Machine learning approach to study quantum phases of a frustrated one dimensional spin-1/2 system

Abstract

Frustration driven quantum fluctuation leads to many exotic phases in the ground state and study of these quantum phase transitions is one of the most challenging areas of research in condensed matter physics. Here, a frustrated Heisenberg J1-J2 model of spin-1/2 chain with nearest exchange interaction J1 and next nearest exchange interaction J2 is studied using the principal component analysis (PCA) which is an unsupervised machine learning technique. In this method most probable spin configurations (MPSC) of ground-state (GS) and first excited state (FES) for different J2/J1 are used as the input in PCA to construct the co-variance matrix.
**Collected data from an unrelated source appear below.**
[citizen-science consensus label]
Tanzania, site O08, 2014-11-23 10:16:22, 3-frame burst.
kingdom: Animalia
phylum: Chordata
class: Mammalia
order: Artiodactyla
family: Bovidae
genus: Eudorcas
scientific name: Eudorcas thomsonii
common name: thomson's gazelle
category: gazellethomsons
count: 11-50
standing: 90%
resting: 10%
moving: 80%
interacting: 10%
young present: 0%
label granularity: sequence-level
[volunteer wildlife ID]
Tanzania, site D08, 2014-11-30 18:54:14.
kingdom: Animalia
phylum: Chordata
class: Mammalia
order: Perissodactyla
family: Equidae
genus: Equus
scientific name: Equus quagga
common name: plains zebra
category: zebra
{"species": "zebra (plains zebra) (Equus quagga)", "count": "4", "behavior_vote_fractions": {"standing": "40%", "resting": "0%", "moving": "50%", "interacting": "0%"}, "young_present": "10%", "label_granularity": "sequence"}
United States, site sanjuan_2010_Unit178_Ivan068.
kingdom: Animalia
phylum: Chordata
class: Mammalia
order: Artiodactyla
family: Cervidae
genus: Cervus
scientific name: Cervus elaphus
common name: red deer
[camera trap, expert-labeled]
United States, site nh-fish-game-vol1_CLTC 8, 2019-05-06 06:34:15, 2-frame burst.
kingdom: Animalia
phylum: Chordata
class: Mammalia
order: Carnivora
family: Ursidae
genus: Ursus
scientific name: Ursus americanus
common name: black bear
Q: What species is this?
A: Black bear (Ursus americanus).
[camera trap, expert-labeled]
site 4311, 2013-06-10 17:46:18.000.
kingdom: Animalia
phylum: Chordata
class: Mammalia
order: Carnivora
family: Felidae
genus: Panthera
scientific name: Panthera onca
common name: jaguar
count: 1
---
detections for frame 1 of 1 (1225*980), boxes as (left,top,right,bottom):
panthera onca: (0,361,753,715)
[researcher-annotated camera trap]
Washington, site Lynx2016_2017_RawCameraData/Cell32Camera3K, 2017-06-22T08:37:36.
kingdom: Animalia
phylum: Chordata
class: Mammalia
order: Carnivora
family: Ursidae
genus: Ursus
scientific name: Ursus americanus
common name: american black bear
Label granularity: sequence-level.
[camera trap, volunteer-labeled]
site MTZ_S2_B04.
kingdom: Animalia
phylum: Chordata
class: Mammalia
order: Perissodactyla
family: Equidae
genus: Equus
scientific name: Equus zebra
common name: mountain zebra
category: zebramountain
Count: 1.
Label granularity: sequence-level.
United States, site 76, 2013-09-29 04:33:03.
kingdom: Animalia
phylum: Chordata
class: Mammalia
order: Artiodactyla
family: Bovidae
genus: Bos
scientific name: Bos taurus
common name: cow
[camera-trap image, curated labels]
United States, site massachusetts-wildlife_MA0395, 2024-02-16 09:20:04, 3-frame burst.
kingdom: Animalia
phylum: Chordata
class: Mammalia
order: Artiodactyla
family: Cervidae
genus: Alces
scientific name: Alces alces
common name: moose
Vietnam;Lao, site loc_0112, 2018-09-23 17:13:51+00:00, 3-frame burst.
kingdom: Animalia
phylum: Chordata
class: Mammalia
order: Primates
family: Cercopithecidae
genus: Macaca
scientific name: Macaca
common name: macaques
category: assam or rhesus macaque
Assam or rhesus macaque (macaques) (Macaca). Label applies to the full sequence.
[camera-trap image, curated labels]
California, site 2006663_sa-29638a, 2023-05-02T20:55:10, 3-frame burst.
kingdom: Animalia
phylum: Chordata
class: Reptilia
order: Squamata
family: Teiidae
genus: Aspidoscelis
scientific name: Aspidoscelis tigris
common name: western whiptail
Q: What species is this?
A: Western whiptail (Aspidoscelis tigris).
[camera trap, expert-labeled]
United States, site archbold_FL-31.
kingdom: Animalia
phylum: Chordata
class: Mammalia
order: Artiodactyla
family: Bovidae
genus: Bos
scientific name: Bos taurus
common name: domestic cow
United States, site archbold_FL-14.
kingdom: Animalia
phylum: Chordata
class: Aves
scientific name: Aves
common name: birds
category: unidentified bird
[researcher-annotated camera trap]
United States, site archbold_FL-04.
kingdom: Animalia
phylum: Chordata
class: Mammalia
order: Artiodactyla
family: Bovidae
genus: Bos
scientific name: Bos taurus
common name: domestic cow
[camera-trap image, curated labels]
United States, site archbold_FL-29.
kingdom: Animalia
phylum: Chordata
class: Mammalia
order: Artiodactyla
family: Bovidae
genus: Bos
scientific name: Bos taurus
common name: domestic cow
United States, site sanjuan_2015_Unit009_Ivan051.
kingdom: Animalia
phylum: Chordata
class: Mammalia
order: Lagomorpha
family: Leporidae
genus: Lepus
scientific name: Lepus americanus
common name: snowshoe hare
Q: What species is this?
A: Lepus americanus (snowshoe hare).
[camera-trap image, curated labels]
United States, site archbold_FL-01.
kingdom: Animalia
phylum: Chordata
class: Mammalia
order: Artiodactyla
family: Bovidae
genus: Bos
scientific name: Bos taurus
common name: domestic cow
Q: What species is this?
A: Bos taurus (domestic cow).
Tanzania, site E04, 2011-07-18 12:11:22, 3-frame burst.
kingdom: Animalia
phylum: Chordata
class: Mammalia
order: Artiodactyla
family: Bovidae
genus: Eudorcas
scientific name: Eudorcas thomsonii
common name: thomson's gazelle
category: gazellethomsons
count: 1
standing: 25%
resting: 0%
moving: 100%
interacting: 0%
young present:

The `quantified principal component' of the largest eigenvalue of co-variance matrix p1(J2/J1) is calculated and it is shown that the nature and variation of p1(J2/J1) can accurately predict the phase transitions and degeneracies in the GS. The p1(J2/J1) calculated from the MPSC of GS can only exhibit the signature of degeneracies in the GS, whereas, p1(J2/J1) calculated from MPSC of FES captures the gapless spin liquid (GSL)-dimer phase transition as well as all the degeneracies of the model system. We show that jump in p1(J2/J1) of FES at J2/J1 ≈ 0.241, indicates the GSL-dimer phase transition, whereas its kinks give the signature of the GS degeneracies. The scatter plot of first two principal components of FES shows distinct band formation for different phases.